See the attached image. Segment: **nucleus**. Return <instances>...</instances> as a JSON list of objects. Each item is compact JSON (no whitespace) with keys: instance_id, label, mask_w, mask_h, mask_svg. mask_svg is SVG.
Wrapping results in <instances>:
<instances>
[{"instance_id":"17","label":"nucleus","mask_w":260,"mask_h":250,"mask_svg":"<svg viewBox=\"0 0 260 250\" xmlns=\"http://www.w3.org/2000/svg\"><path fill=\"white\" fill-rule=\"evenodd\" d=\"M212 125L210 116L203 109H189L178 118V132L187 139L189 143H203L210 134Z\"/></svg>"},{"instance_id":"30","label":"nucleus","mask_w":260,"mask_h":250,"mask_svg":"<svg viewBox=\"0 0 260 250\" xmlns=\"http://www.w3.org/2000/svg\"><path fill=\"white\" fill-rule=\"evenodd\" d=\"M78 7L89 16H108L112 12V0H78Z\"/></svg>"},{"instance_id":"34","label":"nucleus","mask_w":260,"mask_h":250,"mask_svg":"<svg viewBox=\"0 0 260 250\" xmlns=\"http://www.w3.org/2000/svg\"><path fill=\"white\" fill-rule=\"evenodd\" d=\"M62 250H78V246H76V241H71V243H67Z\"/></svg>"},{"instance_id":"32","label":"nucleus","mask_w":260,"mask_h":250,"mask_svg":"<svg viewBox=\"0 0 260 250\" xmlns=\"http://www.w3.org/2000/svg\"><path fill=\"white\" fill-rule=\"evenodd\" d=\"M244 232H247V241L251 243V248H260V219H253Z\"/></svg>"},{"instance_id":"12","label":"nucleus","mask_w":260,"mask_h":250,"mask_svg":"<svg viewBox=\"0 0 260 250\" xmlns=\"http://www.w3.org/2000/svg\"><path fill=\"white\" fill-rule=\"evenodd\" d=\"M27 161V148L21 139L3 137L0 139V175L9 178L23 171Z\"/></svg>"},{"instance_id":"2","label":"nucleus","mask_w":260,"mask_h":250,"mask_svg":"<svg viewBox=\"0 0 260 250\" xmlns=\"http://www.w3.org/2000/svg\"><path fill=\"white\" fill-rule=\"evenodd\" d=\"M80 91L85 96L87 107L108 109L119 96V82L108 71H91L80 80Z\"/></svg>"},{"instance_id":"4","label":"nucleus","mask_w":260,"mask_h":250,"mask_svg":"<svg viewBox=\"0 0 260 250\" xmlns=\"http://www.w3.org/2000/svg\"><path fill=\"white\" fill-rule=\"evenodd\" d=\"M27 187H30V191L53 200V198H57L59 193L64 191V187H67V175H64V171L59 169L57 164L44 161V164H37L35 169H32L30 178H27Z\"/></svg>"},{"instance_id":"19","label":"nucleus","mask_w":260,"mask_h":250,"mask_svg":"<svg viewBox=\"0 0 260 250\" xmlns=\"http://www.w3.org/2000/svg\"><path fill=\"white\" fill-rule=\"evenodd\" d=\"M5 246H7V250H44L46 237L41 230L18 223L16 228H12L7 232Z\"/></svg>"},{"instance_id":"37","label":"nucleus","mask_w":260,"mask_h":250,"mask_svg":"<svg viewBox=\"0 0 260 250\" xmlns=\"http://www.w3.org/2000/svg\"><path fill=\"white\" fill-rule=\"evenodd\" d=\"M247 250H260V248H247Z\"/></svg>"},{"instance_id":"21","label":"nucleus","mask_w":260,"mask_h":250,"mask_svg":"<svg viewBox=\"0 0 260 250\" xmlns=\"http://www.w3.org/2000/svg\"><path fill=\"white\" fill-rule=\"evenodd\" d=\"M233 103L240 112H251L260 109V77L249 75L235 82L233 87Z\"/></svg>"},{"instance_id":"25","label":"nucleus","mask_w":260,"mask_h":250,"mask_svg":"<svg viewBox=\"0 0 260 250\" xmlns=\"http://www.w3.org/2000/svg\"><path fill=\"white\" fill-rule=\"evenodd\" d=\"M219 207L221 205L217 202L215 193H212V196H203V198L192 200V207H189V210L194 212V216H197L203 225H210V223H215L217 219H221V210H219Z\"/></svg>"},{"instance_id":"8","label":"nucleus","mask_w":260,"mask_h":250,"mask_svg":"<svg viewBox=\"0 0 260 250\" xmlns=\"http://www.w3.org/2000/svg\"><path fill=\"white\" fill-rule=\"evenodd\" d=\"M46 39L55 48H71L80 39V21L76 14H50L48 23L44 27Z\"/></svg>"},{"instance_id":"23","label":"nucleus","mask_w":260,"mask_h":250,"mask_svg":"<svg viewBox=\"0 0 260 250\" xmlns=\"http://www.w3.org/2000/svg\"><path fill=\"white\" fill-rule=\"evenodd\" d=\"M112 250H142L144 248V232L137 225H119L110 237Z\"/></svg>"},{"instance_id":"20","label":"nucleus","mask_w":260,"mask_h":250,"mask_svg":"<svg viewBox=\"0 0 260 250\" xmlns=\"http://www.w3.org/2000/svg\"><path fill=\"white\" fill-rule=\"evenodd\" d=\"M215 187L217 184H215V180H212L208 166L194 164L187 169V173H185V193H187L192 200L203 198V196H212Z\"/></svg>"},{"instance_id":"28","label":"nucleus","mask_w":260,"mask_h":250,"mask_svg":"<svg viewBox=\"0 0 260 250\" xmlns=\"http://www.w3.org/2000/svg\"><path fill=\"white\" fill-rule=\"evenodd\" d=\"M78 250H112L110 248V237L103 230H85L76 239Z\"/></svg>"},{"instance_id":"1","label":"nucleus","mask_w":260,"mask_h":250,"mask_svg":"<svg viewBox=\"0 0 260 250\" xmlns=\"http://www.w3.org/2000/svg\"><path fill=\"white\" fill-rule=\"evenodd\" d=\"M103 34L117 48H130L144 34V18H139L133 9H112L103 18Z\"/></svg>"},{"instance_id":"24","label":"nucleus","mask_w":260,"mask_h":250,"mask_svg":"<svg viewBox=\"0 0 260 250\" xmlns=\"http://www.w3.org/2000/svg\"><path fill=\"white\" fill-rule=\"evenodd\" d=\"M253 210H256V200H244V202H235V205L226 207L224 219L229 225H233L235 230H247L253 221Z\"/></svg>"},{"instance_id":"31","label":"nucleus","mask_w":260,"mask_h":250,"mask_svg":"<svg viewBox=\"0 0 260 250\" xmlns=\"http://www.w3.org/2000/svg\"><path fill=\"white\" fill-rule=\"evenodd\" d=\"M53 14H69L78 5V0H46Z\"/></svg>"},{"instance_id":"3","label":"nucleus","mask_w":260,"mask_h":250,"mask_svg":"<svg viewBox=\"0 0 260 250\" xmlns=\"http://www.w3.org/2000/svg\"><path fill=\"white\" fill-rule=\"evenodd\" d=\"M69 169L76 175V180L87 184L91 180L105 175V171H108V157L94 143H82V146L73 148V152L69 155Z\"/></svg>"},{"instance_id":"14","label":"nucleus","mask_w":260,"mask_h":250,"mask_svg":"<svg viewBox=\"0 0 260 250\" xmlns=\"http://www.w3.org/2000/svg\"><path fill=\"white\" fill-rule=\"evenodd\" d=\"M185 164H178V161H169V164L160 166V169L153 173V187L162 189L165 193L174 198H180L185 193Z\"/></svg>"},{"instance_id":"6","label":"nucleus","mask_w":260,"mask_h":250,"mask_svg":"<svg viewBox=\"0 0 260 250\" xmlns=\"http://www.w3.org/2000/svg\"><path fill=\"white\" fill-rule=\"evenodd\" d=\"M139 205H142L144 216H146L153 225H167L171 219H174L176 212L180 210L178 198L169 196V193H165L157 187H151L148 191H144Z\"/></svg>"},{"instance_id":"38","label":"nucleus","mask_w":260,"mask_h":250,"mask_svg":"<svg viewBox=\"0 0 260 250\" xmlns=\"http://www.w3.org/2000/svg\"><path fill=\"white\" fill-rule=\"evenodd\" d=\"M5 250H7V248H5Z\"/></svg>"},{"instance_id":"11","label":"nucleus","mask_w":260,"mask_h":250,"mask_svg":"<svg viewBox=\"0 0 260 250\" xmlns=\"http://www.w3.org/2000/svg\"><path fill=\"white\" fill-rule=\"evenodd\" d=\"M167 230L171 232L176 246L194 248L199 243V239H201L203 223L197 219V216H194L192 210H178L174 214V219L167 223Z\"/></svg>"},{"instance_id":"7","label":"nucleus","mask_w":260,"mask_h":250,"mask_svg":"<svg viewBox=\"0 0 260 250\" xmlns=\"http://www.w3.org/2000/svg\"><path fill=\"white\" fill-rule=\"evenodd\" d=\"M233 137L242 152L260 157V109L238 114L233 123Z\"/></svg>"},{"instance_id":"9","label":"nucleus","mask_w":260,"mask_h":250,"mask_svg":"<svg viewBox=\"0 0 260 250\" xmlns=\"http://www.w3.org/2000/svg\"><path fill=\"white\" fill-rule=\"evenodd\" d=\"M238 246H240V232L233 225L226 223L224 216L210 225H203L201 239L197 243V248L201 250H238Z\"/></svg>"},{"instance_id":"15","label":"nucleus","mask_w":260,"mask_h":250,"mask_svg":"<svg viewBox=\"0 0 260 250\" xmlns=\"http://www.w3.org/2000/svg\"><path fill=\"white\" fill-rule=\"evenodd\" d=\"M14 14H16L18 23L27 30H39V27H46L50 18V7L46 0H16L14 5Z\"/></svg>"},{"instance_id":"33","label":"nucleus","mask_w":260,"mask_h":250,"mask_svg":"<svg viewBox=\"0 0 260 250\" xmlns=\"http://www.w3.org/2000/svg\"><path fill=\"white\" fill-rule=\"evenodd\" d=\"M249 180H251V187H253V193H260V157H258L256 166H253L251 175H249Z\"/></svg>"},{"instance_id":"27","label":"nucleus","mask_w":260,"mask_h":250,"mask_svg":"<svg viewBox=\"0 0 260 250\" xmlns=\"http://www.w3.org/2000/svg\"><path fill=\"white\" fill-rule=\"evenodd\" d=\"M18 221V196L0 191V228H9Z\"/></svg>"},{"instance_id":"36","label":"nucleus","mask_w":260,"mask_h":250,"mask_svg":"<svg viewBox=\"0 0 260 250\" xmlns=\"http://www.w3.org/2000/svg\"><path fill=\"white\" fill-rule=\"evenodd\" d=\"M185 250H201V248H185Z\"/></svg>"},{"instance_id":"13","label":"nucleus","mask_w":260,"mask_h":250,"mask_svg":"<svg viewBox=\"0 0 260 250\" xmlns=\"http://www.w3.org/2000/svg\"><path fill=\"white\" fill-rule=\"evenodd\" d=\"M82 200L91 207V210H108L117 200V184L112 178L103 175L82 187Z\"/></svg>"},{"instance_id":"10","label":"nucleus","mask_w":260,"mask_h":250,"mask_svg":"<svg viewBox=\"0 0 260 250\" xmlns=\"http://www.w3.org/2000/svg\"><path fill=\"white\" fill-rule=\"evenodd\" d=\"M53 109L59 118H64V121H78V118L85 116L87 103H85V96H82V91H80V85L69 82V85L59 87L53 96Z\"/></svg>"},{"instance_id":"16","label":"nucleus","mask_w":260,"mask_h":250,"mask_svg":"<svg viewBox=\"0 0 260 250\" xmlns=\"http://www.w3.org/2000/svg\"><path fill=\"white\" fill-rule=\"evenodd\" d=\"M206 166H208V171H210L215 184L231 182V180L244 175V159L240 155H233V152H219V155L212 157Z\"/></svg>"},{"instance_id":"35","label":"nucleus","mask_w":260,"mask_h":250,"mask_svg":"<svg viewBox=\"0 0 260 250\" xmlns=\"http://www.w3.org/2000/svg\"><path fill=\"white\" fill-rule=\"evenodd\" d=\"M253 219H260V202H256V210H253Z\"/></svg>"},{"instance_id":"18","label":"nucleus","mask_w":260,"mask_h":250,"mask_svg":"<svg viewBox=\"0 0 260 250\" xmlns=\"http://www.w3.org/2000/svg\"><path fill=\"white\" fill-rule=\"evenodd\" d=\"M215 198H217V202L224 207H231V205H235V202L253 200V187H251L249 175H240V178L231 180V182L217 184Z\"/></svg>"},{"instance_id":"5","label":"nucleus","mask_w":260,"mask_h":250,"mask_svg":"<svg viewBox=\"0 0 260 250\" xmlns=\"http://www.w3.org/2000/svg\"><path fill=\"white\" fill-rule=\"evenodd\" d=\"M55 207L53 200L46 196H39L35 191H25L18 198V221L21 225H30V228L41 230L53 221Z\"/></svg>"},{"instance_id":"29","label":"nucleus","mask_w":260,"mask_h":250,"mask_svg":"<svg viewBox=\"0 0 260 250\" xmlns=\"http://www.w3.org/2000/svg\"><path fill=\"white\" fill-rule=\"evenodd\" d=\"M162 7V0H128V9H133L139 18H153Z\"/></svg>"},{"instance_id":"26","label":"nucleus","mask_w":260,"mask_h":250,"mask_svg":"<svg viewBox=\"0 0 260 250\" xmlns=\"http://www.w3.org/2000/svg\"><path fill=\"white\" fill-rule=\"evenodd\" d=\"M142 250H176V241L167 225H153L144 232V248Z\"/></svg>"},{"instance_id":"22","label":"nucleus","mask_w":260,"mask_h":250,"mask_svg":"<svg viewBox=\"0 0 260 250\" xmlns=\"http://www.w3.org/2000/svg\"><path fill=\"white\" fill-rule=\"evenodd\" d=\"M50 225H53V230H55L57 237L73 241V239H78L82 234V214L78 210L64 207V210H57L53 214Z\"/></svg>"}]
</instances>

+---+

Challenge: Please pick out each line of the material above that contains the string "instances", and copy those lines.

Result of the task:
See the attached image. Segment: **nucleus**. Return <instances>...</instances> as a JSON list of objects. Each item is compact JSON (no whitespace) with keys: instance_id, label, mask_w, mask_h, mask_svg. mask_svg is SVG.
Wrapping results in <instances>:
<instances>
</instances>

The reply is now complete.